Ademais, Bourdieu aborda sobre as propriedades específicas do campo científico, isto
é, uma das qualidades próprias deste campo são os princípios de verificação da conformidade
ao “real”, estes designados pelo acordo entre os concorrentes. Dessa forma, o conjunto do
trabalho de objetivação, seus métodos de validação de teses e de hipóteses, são determinados
por um grupo de indivíduos. Ainda, quanto menos autônomo for o campo, maior é a intervenção
de forças não-científicas nas lutas científicas, como sanções de carreira e argumentos de
autoridade. Estes são mascarados de censuras científicas, mas na verdade não passam de
censuras sociais, feitas por abusos de poder, disfarçadas de razões científicas. Por isso, destaca-
se que no campo da ciência, principalmente nas ciências que estão em processo de
autonomização, há relações de poder, as quais implicam apropriações dos meios de produção e
de reprodução devido a relações sociais de dominação.
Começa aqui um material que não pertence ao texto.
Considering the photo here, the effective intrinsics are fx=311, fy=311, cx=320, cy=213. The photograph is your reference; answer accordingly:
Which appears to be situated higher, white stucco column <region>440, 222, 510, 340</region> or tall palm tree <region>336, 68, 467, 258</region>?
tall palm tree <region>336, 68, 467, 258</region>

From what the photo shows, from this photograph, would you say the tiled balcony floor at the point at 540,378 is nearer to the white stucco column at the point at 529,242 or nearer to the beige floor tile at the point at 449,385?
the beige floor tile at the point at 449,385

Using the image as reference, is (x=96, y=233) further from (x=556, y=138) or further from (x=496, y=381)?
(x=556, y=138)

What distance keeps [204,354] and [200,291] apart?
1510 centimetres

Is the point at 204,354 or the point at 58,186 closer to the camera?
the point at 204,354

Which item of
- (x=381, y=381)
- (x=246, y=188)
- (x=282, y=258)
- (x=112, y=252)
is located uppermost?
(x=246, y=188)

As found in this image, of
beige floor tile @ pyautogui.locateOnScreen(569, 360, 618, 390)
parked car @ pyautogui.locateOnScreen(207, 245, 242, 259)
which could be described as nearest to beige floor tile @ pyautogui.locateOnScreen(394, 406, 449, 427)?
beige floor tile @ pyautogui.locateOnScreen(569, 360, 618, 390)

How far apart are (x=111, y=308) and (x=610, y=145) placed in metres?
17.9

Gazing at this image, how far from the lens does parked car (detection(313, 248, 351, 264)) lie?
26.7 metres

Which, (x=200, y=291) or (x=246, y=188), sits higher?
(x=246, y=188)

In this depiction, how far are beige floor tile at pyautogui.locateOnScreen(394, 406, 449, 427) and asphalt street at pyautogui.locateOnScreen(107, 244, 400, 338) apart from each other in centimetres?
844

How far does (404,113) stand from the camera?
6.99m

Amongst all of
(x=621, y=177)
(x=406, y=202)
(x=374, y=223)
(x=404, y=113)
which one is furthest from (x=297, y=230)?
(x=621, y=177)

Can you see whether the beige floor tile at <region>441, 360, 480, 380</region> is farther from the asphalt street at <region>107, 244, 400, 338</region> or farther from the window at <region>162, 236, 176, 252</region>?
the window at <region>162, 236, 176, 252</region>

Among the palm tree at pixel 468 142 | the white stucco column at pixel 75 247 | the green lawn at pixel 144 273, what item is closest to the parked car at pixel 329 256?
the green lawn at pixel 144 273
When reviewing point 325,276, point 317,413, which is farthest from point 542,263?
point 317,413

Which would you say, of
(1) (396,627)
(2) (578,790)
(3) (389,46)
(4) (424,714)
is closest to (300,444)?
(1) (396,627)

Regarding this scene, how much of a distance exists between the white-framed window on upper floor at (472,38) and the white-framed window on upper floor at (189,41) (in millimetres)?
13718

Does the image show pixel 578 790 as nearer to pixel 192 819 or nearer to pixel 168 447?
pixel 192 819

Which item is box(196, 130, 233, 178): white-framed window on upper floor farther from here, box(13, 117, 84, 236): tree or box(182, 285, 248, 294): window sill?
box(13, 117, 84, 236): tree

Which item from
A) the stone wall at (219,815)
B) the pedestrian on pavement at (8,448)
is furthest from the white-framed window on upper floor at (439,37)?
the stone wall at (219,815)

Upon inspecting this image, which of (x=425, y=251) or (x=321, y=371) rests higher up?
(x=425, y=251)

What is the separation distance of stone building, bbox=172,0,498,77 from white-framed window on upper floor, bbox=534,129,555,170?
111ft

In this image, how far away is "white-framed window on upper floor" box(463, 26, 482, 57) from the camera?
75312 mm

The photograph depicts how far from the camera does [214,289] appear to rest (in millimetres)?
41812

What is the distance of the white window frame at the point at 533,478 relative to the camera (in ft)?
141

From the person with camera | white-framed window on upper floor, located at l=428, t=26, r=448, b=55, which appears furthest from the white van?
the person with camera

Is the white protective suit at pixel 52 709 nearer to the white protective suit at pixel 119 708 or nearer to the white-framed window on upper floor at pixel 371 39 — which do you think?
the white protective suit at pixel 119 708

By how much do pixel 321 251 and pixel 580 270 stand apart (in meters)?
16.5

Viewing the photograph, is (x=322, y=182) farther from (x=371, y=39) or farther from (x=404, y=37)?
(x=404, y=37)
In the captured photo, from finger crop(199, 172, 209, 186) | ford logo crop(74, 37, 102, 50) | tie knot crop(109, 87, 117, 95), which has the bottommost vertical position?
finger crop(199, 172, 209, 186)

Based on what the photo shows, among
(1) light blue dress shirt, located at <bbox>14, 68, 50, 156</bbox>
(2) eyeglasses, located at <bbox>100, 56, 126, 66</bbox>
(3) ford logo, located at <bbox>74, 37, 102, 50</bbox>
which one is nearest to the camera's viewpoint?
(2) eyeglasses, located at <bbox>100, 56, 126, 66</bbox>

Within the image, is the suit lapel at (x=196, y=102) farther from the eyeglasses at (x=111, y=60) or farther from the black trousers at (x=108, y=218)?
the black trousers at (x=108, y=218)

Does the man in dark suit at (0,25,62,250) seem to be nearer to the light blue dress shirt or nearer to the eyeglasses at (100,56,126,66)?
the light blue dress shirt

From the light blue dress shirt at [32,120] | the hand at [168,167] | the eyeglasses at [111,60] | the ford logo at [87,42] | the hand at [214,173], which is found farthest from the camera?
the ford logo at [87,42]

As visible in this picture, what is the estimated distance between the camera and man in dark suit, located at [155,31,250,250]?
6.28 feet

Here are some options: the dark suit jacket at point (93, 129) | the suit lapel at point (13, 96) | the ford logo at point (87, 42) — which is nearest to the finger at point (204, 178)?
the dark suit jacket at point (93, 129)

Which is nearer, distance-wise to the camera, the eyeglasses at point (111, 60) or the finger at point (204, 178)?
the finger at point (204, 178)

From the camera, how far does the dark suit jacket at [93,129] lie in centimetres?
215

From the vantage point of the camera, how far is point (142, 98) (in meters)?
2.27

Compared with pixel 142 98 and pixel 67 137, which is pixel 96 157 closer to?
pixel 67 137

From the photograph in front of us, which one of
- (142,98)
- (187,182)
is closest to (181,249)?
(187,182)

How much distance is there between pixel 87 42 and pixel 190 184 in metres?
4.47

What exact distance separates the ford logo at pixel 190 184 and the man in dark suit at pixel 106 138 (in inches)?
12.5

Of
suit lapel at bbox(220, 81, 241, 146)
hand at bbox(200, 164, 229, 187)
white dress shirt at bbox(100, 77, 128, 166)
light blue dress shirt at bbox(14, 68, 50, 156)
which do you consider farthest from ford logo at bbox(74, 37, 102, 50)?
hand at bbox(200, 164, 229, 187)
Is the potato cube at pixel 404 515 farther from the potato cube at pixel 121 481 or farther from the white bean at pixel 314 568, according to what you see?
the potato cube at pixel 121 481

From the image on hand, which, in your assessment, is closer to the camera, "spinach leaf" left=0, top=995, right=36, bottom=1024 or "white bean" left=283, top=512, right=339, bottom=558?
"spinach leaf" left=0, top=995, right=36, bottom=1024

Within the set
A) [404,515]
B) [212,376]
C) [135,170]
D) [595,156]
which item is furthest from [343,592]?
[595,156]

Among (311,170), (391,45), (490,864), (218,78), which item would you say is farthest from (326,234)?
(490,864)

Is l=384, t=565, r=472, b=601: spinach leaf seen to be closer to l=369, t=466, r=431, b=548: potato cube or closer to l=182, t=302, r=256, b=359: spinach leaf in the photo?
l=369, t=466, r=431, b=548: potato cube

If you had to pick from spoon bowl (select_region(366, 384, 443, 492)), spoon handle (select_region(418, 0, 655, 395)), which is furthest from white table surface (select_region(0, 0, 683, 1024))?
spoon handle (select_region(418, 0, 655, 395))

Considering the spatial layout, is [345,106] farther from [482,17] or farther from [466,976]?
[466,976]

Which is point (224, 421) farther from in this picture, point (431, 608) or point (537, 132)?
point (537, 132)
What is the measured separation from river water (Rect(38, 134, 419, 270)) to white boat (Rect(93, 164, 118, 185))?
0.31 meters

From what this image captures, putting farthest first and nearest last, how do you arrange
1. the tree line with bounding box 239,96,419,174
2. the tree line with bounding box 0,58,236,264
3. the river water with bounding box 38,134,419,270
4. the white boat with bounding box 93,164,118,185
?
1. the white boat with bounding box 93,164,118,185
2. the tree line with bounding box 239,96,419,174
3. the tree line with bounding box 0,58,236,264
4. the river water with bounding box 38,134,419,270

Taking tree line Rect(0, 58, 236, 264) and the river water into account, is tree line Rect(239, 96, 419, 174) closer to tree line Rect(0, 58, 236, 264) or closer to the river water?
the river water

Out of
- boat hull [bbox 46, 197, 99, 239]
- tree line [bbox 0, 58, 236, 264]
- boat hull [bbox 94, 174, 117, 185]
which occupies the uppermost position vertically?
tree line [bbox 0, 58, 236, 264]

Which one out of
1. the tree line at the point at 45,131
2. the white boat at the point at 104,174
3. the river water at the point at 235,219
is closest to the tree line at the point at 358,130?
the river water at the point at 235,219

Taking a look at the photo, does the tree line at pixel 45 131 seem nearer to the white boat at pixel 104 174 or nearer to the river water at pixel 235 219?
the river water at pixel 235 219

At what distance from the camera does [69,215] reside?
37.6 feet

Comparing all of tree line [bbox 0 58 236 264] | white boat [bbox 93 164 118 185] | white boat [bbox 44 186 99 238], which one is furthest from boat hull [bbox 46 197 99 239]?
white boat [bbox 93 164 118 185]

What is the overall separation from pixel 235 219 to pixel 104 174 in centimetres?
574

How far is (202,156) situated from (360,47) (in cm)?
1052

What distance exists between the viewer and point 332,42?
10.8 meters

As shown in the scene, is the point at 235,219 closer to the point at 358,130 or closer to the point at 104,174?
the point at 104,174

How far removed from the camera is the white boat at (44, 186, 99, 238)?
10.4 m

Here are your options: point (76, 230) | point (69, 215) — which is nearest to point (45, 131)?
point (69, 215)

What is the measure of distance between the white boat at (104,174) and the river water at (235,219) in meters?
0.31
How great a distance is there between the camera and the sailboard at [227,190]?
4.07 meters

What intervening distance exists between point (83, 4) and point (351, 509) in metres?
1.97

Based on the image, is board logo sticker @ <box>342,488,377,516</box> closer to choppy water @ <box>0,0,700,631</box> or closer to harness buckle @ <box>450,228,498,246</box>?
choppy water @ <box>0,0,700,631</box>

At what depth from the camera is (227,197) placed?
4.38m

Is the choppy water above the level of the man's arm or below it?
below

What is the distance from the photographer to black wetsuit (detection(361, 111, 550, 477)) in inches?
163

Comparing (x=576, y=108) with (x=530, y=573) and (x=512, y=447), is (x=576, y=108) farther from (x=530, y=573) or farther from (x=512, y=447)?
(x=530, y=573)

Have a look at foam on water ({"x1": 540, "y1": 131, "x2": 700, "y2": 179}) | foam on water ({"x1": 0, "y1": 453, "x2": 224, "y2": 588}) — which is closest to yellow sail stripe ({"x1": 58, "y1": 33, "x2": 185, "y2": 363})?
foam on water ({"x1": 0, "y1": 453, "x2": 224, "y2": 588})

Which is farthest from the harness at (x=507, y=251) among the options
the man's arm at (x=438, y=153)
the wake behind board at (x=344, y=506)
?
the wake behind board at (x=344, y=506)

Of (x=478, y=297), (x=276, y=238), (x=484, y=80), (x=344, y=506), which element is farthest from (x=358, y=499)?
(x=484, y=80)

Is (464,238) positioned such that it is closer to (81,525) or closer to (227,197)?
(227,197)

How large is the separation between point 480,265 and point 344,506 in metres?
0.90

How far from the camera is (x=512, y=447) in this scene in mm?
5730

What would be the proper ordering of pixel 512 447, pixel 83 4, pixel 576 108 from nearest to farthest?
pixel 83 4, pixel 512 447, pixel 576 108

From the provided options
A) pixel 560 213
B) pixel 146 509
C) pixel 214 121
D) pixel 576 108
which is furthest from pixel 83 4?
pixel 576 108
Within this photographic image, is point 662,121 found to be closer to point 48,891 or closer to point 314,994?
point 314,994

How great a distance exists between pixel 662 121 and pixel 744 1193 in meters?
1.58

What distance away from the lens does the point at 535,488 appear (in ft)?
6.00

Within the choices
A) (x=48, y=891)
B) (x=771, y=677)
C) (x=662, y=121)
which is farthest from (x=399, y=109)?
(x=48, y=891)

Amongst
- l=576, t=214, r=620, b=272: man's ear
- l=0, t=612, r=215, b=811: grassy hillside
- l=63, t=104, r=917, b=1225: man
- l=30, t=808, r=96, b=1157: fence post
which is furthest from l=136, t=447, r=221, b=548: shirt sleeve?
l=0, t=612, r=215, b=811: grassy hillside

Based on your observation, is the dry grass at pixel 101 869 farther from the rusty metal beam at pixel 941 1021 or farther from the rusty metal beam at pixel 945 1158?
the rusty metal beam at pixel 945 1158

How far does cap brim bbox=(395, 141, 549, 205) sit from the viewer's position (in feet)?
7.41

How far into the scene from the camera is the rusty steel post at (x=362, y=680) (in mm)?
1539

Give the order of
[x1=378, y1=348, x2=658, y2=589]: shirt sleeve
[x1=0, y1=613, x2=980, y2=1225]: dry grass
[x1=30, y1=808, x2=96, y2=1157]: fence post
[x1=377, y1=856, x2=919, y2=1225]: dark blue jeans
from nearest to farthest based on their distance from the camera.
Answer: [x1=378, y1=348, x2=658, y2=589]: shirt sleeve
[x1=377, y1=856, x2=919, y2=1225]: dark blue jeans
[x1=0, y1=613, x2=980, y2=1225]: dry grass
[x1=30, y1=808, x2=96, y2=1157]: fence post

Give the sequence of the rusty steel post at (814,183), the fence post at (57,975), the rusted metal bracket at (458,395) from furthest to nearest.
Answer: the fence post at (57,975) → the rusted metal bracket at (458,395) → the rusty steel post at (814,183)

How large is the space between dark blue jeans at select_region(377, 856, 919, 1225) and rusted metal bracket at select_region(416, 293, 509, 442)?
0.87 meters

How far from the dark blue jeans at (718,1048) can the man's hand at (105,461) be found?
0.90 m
Retomando ao ponto do capital científico, este é dividido em duas espécies: poder
temporal e poder específico. O poder temporal, também conhecido como político, diz respeito
ao poder institucional sobre os meios de produção de contratos e de reprodução de nomeação
que ele assegura. Logo, está associado a posições importantes ocupadas nas instituições
científicas, como direção de departamentos. Este capital é adquirido por meio de estratégias
políticas, acumulados pelo tempo de participação em comissões, por exemplo. Já o poder
específico é mais individualizado, trata-se do valor pessoal concebido pelo reconhecimento do
conjunto de pares, com pouca interferência institucional. Desse modo, se acumula esta espécie
de capital científico através do reconhecimento de contribuições ao progresso da ciência, seja
por meio de invenções ou descobertas. Dentro de cada um, há um diferente sistema de
organização para a nomeação interna dos seus próprios membros. Assim, no capital científico
institucionalizado o procedimento segue uma lógica burocrática, sendo organizado em
concursos. Já no capital “puro”, é a lógica “carismática” aderida, a qual há uma utilização das
qualidades científicas dos pesquisadores jovens emprestadas para aqueles que asseguram uma
clientela dócil.
Na etapa final, Bourdieu aborda mais especificamente sobre o INRA, o qual afirma
que este funciona como um campo. Neste, há relações de força simbólica com diferentes
interesses, os quais o autor sustenta que prejudicam a devoção completa ao meio agrícola e
afetam assim o reconhecimento científico antes forte do INRA. Ainda, há nesta instituição uma
comunicação entre o campo científico e o campo econômico, ato que traz desafios em razão
das diferentes lógicas internas de cada campo. Dessa forma, por mais que a instituição pública
esteja livre da pressão direta do mercado, está enfrenta outras dificuldades devido às diferentes
categorias e lógicas (científicas e econômicas) que habitam em um mesmo espaço social. Além
disso, fala sobre a obrigação dos pesquisadores membros de uma instituição do Estado,
independentemente de serem “puros” ou “aplicados”, de promoção do interesse geral. Isto é, as
disputas internas e os interesses categoriais não devem se sobressair a dedicação ao serviço
público e aos objetivos comuns, como a luta coletiva pela defesa da autonomia.
REFERÊNCIAS
BOURDIEU, P. Os usos sociais da ciência: por uma sociologia clínica do campo científico.